▶ **Task details**:
Starting at the line that has "From the scene depicted, out of the choices" and stopping after the line that has "which is lowest?", write out those lines of the records again with "armchair" changed to "sofa" and everything else left unchanged.

▶ **Material to process**:
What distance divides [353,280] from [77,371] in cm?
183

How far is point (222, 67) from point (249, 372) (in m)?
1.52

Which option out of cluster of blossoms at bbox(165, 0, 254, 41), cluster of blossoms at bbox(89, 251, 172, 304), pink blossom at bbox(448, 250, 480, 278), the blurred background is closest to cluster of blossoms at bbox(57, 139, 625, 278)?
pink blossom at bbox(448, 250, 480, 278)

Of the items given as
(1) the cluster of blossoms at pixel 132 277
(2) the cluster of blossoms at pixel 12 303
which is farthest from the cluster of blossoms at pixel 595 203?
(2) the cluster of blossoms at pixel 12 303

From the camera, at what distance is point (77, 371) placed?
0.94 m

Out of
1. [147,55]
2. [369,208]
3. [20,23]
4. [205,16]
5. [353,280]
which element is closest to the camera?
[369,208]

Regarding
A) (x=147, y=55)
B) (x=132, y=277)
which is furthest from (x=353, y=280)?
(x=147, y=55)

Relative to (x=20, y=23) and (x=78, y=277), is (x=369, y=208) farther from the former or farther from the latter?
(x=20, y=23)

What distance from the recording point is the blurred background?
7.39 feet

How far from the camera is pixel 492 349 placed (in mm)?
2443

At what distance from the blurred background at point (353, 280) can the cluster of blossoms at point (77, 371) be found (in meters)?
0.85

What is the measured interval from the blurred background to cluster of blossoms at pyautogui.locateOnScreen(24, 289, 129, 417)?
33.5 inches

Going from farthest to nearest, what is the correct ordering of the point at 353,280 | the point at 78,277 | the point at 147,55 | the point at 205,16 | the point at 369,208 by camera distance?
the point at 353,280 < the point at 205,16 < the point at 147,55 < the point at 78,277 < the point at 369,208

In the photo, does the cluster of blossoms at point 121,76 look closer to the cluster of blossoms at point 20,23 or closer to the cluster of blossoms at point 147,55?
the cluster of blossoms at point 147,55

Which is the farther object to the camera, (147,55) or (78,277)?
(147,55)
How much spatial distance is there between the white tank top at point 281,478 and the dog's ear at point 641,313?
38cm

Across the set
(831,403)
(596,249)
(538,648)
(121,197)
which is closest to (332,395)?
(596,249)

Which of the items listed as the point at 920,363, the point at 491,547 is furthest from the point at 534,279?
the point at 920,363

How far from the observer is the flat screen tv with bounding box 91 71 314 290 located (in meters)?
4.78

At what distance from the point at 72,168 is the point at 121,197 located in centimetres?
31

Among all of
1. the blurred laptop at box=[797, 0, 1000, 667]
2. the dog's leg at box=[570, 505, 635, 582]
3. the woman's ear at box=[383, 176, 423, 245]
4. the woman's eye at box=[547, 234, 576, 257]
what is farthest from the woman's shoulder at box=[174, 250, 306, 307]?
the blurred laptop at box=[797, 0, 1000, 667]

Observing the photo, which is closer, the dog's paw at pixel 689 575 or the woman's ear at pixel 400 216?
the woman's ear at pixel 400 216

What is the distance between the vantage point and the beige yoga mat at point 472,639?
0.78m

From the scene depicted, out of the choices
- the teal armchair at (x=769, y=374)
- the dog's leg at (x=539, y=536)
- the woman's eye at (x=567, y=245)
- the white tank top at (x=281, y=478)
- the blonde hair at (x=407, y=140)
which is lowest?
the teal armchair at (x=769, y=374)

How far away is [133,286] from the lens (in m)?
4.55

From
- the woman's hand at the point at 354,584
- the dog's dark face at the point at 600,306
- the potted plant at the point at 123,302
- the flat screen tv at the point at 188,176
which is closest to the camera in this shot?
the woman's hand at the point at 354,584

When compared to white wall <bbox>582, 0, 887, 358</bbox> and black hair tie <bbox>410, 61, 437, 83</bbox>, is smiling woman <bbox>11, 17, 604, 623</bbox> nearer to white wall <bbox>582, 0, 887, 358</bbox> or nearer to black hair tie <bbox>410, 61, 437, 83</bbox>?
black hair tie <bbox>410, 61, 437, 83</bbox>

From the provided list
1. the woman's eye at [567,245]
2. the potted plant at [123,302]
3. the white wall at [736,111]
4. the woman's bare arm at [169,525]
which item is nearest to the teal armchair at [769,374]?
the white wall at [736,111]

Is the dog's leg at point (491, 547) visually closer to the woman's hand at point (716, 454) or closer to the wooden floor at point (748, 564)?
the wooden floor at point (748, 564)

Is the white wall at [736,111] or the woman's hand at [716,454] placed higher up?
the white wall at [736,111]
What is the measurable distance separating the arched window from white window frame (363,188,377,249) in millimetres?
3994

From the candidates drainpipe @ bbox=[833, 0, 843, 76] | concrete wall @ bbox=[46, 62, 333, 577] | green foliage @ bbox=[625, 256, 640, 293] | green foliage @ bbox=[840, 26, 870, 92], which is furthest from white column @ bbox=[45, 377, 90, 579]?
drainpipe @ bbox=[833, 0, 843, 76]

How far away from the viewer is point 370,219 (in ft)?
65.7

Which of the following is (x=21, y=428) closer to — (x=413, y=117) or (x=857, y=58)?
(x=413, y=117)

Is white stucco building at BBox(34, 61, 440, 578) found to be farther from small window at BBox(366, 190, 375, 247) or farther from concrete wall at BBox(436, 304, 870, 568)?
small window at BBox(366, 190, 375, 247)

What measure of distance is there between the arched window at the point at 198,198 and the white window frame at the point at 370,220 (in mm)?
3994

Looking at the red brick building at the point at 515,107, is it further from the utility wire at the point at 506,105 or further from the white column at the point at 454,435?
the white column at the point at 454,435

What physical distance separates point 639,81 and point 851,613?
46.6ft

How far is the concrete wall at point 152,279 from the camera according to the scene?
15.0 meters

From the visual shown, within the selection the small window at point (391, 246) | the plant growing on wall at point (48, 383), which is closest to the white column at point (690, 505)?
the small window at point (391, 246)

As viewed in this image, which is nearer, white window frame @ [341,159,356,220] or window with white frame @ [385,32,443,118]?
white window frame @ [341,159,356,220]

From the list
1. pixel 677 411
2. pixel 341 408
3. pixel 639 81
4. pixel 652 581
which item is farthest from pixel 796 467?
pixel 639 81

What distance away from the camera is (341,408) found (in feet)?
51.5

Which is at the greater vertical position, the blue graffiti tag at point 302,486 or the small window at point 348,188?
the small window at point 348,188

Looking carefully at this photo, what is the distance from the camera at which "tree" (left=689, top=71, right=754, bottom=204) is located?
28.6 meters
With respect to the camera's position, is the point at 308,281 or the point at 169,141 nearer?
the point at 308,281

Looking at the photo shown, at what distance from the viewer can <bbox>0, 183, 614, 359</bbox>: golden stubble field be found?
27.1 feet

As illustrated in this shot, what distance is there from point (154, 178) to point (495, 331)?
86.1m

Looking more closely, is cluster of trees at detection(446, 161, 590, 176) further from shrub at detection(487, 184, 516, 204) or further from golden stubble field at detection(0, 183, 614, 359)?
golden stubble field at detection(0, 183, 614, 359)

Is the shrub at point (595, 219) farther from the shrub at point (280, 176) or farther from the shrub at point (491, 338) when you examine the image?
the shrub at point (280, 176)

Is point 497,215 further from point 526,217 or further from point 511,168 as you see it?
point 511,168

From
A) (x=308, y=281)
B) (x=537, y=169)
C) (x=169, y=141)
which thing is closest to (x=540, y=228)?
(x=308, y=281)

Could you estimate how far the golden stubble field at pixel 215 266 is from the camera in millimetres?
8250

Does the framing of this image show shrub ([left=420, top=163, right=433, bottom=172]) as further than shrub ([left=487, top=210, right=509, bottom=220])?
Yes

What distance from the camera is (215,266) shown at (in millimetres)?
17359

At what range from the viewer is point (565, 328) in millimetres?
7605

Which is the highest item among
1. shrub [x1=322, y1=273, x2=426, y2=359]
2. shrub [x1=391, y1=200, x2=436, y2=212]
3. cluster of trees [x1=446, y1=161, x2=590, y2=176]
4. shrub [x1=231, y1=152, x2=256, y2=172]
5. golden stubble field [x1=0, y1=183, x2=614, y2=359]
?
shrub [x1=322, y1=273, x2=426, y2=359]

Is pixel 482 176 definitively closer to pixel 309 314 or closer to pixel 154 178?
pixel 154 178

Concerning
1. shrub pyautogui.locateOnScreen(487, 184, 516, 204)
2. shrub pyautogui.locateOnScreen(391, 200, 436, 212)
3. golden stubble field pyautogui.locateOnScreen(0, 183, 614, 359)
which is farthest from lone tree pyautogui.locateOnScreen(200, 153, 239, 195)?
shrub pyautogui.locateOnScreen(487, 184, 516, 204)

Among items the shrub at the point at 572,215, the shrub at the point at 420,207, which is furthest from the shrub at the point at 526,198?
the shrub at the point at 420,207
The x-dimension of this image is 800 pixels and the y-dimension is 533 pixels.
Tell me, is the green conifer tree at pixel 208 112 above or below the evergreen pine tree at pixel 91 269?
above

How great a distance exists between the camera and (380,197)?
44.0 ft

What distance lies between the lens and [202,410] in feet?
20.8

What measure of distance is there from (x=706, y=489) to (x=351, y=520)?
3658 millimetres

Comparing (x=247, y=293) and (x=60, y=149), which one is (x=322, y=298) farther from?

▶ **Written answer**:
From the scene depicted, out of the choices
- the teal sofa at (x=769, y=374)
- the dog's leg at (x=539, y=536)
- the woman's eye at (x=567, y=245)
- the white tank top at (x=281, y=478)
- the blonde hair at (x=407, y=140)
which is lowest?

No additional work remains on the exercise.